CFA Practice Question

CFA Practice Question

A decrease in the Eurodollar-T-bill spread indicates that:
A. there is a heavy demand for T-bills due to the economic strength of the U.S.
B. investors are ready to take on higher credit risks and there is reduced demand for t-bills relative to Eurodollar futures.
C. investors are bearish on a global basis.
Explanation: Eurodollar rate is the rate of interest paid on inter-banking U.S. Dollar loans and deposits outside the U.S. Since the U.S. Treasury has the best credit in the world, the yield on U.S. Treasury bills is lower than the Eurodollar rate. The "spread" or the difference between the two rates is a measure of the additional credit risk involved in inter-bank loans compared to loans to the U.S. Treasury. If the demand for Eurodollar lending increases relative to the purchase of t-bills, the spread will narrow. Thus, the behavior of the spread reflects the risk attitude of investors in the lending markets.
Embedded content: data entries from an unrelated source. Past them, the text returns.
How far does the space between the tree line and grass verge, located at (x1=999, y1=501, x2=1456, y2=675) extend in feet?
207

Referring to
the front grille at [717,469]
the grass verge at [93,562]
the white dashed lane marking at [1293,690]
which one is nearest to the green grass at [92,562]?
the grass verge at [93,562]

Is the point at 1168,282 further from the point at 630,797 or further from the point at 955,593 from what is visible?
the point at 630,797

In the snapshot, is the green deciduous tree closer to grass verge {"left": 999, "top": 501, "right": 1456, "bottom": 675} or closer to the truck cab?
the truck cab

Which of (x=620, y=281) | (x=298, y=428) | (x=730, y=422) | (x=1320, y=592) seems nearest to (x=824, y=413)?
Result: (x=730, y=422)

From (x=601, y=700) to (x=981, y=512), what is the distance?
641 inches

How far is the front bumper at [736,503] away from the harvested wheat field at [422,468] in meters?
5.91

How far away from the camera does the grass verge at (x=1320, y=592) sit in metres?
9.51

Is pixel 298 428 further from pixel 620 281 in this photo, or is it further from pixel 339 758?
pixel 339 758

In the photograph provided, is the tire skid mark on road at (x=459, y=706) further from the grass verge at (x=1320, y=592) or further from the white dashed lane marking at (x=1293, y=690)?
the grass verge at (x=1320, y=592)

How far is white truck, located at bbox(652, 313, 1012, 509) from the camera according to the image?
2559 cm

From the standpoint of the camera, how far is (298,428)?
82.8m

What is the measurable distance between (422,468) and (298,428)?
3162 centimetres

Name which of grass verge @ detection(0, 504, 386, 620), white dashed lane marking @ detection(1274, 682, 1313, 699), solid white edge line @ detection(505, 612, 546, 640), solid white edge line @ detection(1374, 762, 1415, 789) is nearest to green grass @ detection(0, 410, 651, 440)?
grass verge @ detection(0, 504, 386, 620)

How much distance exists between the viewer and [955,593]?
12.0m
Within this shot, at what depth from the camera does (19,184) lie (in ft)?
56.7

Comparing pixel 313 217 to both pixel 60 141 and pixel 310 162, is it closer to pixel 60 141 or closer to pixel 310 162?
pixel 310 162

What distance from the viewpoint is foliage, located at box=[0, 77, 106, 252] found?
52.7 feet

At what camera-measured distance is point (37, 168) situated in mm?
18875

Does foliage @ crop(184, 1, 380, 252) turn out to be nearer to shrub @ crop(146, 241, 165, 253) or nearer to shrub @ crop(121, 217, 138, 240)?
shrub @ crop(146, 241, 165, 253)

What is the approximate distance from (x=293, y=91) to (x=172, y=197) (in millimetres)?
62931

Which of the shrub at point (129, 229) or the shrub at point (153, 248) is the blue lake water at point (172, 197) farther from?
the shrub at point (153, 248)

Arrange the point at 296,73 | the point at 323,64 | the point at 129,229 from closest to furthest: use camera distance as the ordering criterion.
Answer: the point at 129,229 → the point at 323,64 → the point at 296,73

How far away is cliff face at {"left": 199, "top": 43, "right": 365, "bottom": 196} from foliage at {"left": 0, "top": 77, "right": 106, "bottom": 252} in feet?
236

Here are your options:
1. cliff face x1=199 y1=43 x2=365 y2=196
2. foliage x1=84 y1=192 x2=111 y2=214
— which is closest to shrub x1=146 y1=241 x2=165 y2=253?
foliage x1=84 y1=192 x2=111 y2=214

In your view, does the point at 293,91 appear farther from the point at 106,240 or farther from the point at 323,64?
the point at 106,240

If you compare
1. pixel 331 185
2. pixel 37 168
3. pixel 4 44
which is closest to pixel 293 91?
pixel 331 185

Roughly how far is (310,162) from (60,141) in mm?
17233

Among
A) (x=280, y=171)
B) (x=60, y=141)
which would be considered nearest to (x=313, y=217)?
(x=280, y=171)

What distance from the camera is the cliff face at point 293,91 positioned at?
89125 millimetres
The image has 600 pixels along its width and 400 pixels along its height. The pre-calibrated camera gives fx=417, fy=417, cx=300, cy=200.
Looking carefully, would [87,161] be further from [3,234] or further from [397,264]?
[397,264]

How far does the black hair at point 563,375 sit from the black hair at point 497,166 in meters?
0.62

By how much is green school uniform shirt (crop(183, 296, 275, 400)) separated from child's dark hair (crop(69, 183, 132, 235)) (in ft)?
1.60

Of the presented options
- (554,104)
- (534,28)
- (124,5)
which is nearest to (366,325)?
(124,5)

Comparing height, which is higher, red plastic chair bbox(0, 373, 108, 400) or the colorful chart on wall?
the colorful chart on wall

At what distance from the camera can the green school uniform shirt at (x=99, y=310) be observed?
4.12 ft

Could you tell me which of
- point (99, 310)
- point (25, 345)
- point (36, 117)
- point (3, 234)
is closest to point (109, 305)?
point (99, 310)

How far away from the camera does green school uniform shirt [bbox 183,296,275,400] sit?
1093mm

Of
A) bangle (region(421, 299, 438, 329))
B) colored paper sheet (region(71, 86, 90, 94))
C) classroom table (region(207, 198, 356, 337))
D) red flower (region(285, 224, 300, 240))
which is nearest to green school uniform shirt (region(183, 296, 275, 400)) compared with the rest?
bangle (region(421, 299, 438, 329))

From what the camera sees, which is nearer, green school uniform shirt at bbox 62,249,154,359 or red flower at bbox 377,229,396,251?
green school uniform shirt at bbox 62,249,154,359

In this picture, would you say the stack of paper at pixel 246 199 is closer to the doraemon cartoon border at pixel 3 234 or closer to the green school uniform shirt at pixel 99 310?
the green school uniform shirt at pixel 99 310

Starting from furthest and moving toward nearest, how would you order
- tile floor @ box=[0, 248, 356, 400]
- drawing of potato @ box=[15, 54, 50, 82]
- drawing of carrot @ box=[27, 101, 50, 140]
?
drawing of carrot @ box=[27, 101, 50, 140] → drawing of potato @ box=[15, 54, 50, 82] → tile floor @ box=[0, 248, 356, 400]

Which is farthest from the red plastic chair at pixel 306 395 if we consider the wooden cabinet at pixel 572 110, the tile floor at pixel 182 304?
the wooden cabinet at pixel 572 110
User Contributed Comments 4

User Comment
stefdunk erm, if the spread decreases, doesn't it mean people want more T-bills and less eurodollars bonds, causing the price of eurodollars to drop, meaning that people want the safety of t-bills (ergo, bearish)
memphisbanker no, since yield on T-Bills is lower than the Eurodollar rate, decreased demand for T-Bills means T-Bill rate will increase while new demand for eurodollar returns will drive down their yield and therefore spread will narrow.
ontrack excellent explanation by analyst notes.
Procbaby1 For anything other than Eurodollars this would signify a "flight to quality" (ergo, bearish).